Speranza ha prima fornito il quadro della situazione contagi, e ne è emersa una fotografia tutt'altro che confortante. «Questa settimana si osserva un peggioramento generale della situazione epidemiologica del Paese: aumentano contemporaneamente l'Rt, l'incidenza, il tasso di occupazione delle terapie intensive e i focolai di origine sconosciuta. Partiamo dall'Rt: nel periodo 15-28 dicembre 2020, dopo quattro settimane di decrescita, torna a crescere l'Rt e per la prima volta nell'ultima settimana, dopo sei settimane, il dato è superiore a 1. Già questo dato, preso singolarmente, indica chiaramente che stiamo, molto probabilmente, ad un nuovo cambio di fase: l'epidemia è nuovamente in una fase espansiva. I dati ci dicono che l'Rt, calcolato sui casi sintomatici, è pari a 1,03: tre regioni hanno un Rt puntuale maggiore di 1 anche nel livello inferiore di valutazione; sei regioni lo superano nel valore medio, una lo raggiunge e tre lo sfiorano. L'incidenza: quella nazionale, a quattordici giorni, torna a crescere dopo alcune settimane di decrescita; negli ultimi quattordici giorni passiamo da 305,47 nuovi casi per 100 mila abitanti nel periodo 14-27 dicembre, a 313,28 nuovi casi nell'arco temporale che va dal 21 dicembre al 3 gennaio. Nonostante la settimana in valutazione sia stata caratterizzata da un numero più basso di tamponi nelle giornate festive, si osserva di nuovo un aumento dell'incidenza nel Paese, che oggi è di 166,02 per 100mila abitanti in una settimana».
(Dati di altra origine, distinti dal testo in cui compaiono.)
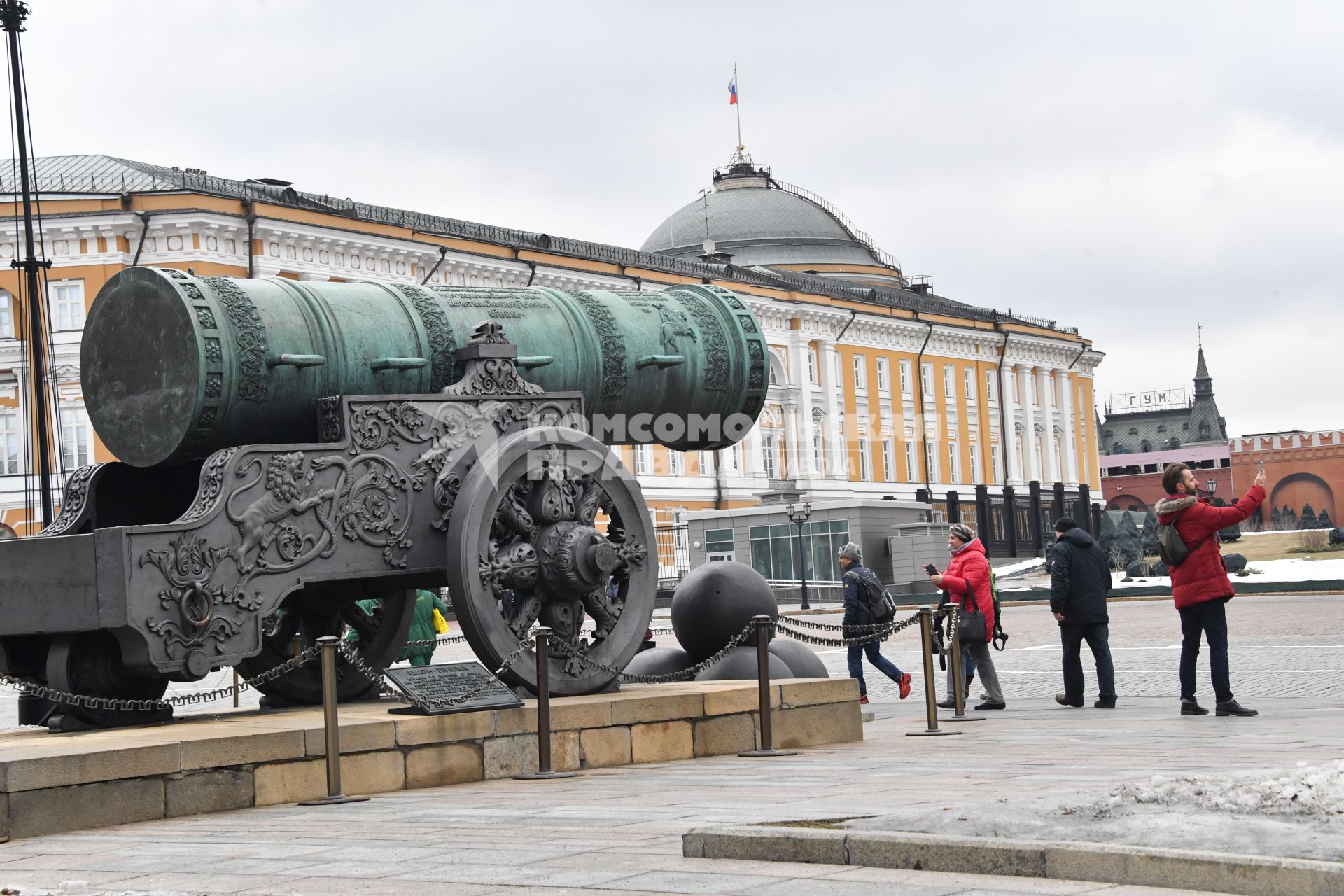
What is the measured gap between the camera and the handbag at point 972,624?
1287 cm

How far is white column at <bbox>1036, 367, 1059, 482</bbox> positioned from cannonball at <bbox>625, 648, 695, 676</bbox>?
67014 millimetres

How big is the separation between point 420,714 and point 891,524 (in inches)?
1645

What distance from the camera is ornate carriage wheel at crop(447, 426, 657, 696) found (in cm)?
888

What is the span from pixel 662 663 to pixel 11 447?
36.8 metres

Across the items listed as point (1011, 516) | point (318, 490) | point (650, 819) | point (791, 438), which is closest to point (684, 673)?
point (318, 490)

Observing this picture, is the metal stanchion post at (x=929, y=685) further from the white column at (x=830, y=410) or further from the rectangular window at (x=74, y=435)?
the white column at (x=830, y=410)

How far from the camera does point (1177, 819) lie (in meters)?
4.76

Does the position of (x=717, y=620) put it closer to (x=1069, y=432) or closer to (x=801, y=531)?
(x=801, y=531)

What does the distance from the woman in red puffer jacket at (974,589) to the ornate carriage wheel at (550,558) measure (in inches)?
148

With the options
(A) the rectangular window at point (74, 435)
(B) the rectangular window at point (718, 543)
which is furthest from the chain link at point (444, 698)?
(B) the rectangular window at point (718, 543)

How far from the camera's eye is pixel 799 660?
12.0 meters

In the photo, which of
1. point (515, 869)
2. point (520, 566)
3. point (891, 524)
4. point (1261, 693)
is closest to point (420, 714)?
point (520, 566)

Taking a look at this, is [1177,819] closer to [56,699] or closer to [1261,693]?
[56,699]

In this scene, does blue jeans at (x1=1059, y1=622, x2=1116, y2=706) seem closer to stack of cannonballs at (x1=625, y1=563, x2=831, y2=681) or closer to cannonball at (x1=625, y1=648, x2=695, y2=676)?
stack of cannonballs at (x1=625, y1=563, x2=831, y2=681)
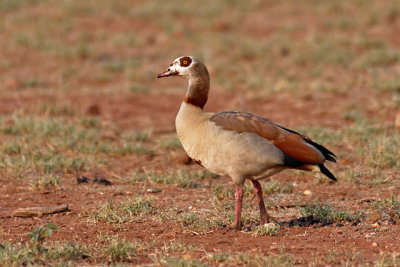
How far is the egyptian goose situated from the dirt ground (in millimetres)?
601

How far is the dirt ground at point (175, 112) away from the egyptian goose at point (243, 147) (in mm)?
601

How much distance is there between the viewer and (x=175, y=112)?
40.0 ft

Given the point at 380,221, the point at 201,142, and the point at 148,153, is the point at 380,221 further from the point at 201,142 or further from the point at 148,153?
the point at 148,153

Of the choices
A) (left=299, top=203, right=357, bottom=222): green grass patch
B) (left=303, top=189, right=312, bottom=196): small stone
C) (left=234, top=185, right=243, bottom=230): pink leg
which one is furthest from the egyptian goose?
(left=303, top=189, right=312, bottom=196): small stone

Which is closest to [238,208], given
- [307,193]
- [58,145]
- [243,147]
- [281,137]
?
[243,147]

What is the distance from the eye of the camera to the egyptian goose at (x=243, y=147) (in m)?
5.54

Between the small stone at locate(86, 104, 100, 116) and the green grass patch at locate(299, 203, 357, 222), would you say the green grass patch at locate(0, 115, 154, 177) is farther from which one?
the green grass patch at locate(299, 203, 357, 222)

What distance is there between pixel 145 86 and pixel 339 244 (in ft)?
28.6

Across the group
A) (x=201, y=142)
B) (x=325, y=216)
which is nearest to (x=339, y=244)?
(x=325, y=216)

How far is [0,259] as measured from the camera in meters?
4.86

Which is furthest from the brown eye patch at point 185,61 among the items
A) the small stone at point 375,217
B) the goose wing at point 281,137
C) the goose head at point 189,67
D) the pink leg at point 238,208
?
the small stone at point 375,217

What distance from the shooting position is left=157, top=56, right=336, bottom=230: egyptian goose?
218 inches

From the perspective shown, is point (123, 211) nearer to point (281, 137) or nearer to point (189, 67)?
point (189, 67)

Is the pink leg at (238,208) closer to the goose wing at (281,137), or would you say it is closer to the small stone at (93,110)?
Result: the goose wing at (281,137)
Il nuovo provvedimento manterrà le principali misure dell'attuale decreto, prevedendo però criteri che abbasseranno le soglie per l'inserimento delle regioni in zona arancione o rossa. Tra queste, l'abbassamento della soglia dell'Rt e l'intervento sui cosiddetti indici di rischio: con 1 si va automaticamente in zona arancione, con 1,25 in zona rossa. E potrebbero ora finire in arancione anche tutte quelle classificate a rischio alto secondo i 21 parametri. E tra queste potrebbe esserci anche la Puglia. Potrebbe invece restare solo un'indicazione l'attuale regola che consente una volta al giorno a massimo due persone di andare a trovare parenti e amici, così come già avvenuto durante le vacanze di Natale. Restano ancora chiusi gli impianti di sci mentre si apre uno spiraglio sul fronte del turismo culturale di prossimità: i musei potrebbero riaprire nelle regioni in area gialla.


Verrà inoltre confermato il divieto di spostamento tra le regioni, anche quelle gialle, il coprifuoco dalle 22 alle 5 e l'apertura dei ristoranti fino alle 18 nelle zone gialle. Sarà poi introdotto il divieto di vendita d'asporto per i bar a partire dalle 18 per evitare gli assembramenti causati dalla movida. Ma su quest'ultimo punto è ancora aperta una trattativa con le regioni, che chiedono di limitare solo alle bevande il divieto di asporto. Un aspetto che sarà probabilmente deciso in queste ore, dopo l'incontro del governo con le Regioni, convocato dal ministro per le Autonomie, Francesco Boccia, e a cui parteciperà anche il Commissario per l'Emergenza, Domenico Arcuri. Lo stato d'emergenza sarà prorogato fino al 30 aprile (anche se il Comitato tecnico-scientifico ne aveva chiesto il prolungamento fino al 31 luglio).


Spuntano però anche opzioni di alleggerimento: il governo ha intenzione infatti di prevedere anche una quarta area, bianca, solo con incidenza sotto i 50 casi ogni 100mila abitanti e Rt sotto a 1, fermo restando le misure delle mascherine e del distanziamento. Nessuna regione, però, al momento vanta dati tali da poter immaginare una promozione in zona bianca.